Instructions to follow >> Return exactly the lines from the one that contains "Формировка фундука: дерево или куст." up to the last line of the listing, and nothing else.

Input data >>
+===+

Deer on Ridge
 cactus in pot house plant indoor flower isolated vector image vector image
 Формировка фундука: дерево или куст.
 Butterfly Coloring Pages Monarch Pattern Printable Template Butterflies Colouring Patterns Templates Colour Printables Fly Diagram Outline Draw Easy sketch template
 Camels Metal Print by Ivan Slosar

+===+

Result of the exercise >>
 Формировка фундука: дерево или куст.
 Butterfly Coloring Pages Monarch Pattern Printable Template Butterflies Colouring Patterns Templates Colour Printables Fly Diagram Outline Draw Easy sketch template
 Camels Metal Print by Ivan Slosar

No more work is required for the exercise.